Blockchain analysis firm Nansen claims that the FTX crypto exchange and its sister entity, Alameda Research had always lacked a clear delineation.
It also asserted that the collapse of the Terra ecosystem was when FTX’s efforts of propping up Alameda began to fall apart.
On Thursday, a detailed analysis was published by the company, just a week after the intertwined companies crumbled, thereby rattling the entire crypto industry.
The Nansen team said that they had conducted an on-chain investigation, which revealed that the Terra/Luna collapse had highlighted a major flaw in the relationship of FTX and Alameda Research.
When the collapse occurred and Three Arrows Capital (3AC) filed for bankruptcy, Alameda Research sent a significant amount of FTT tokens to the FTX exchange.
Sam Bankman-Fried launched the quantitative trading company, Alameda Research, back in 2017, and wallets linked to it transacted with wallets that eventually came under FTX’s control after it was founded in 2019.

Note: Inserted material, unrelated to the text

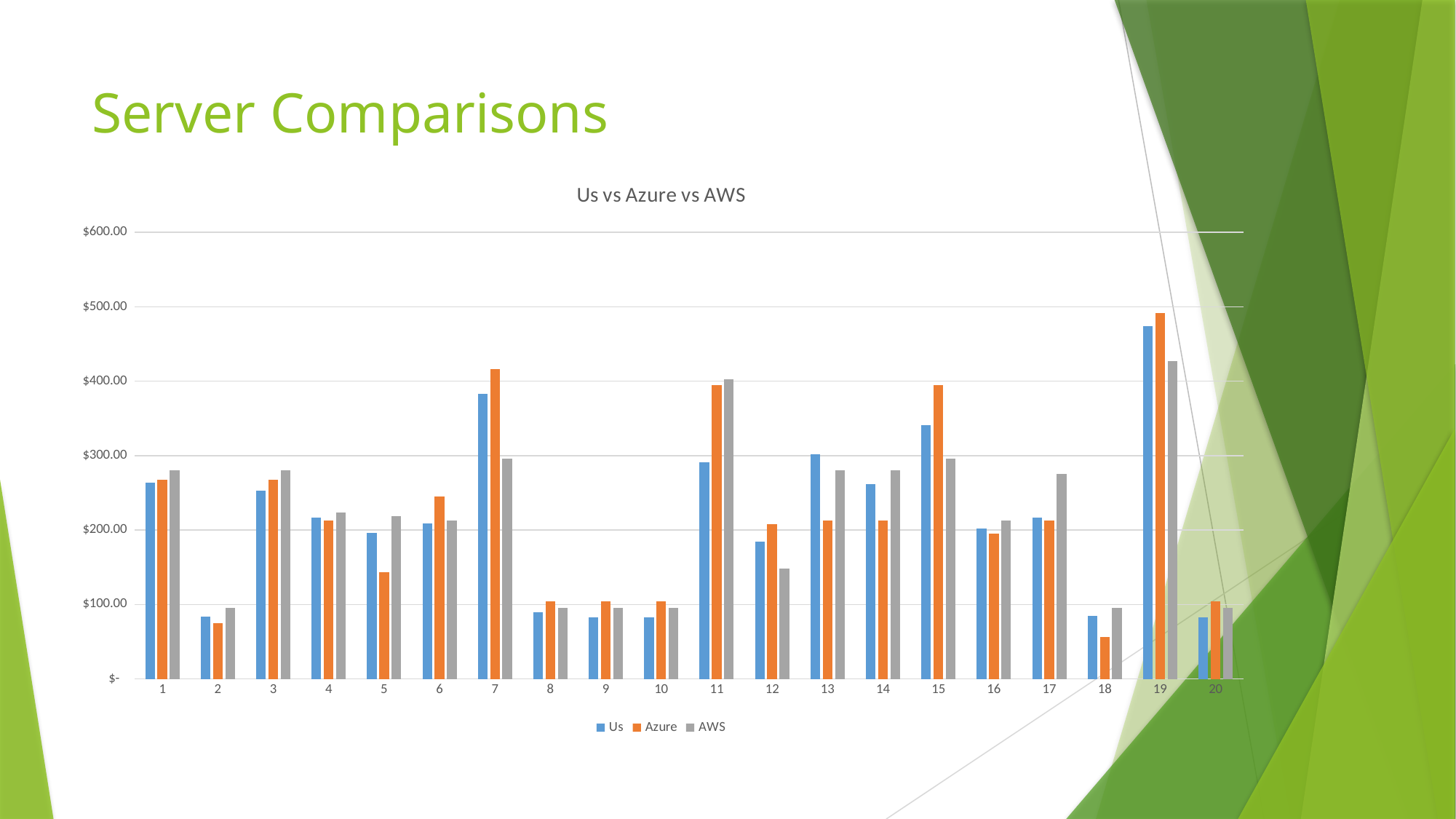
For category 5, which is larger: the Us value or the Azure value? Us How many categories are shown along the x axis? 20 For which category is the Azure value highest? 19 What kind of chart is shown on the slide? bar chart Is the Azure value for category 18 greater or less than $100.00? less For category 7, which is larger: the Azure value or the AWS value? Azure How many series does the legend list? 3 For which category is the Us value highest? 19 Is the AWS value for category 12 greater or less than $200.00? less Is the Azure value for category 7 greater or less than $400.00? greater Which series is shown in orange? Azure What is the title of the chart? Us vs Azure vs AWS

Nansen said in its blog post that even though the transactions were only worth $160,000, it shows that Alameda played a vital role in FTX’s launch.
Moreover, it also makes it apparent that Alameda and FTX had been intertwined since the beginning and had not been separate entities, as Sam Bankman-Fried had claimed.
The companies’ downfall ultimately came about due to questions about the relationship between the two and the money flowing from one to the other.
Two weeks ago, it had become apparent that about $5 billion of the assets listed on the balance sheet of Alameda Research were FTT tokens, which is the native token of the FTX exchange.
Moreover, it also disclosed that the majority of Alameda’s assets were illiquid. The news drove many FTT holders to sell their holdings and others pulled out their funds from the FTX exchange.
Eventually, FTX declared itself bankrupt, after Binance backed out of a deal of acquiring the exchange.
The team at Nansen also discovered that 80% of the supply of the FTT token had been under the control of FTX itself, even though its documents said that it would only have 50% of the total supply of 350 million.
However, analysts said that this put Alameda Research into a difficult situation because it could not sell off large quantities of the tokens, as this would result in a price crash.
Since it could not do so, Alameda decided to take out loans from Genesis against its FTT holdings last year in September.
Genesis has confirmed that its exposure to FTX is significant, but it has not said anything about lending to Alameda.
On Wednesday, Genesis announced that client withdrawals would be suspended due to the turmoil in the market.
According to Nansen’s analysts, Alameda did not have a lot of options for paying its loans after the Terra ecosystem collapsed, so it borrowed funds from FTX.
On-chain data reveals that when Terra collapsed, Alameda had transferred about $4 billion worth of FTT tokens to FTX. This could have been collateral for the loans.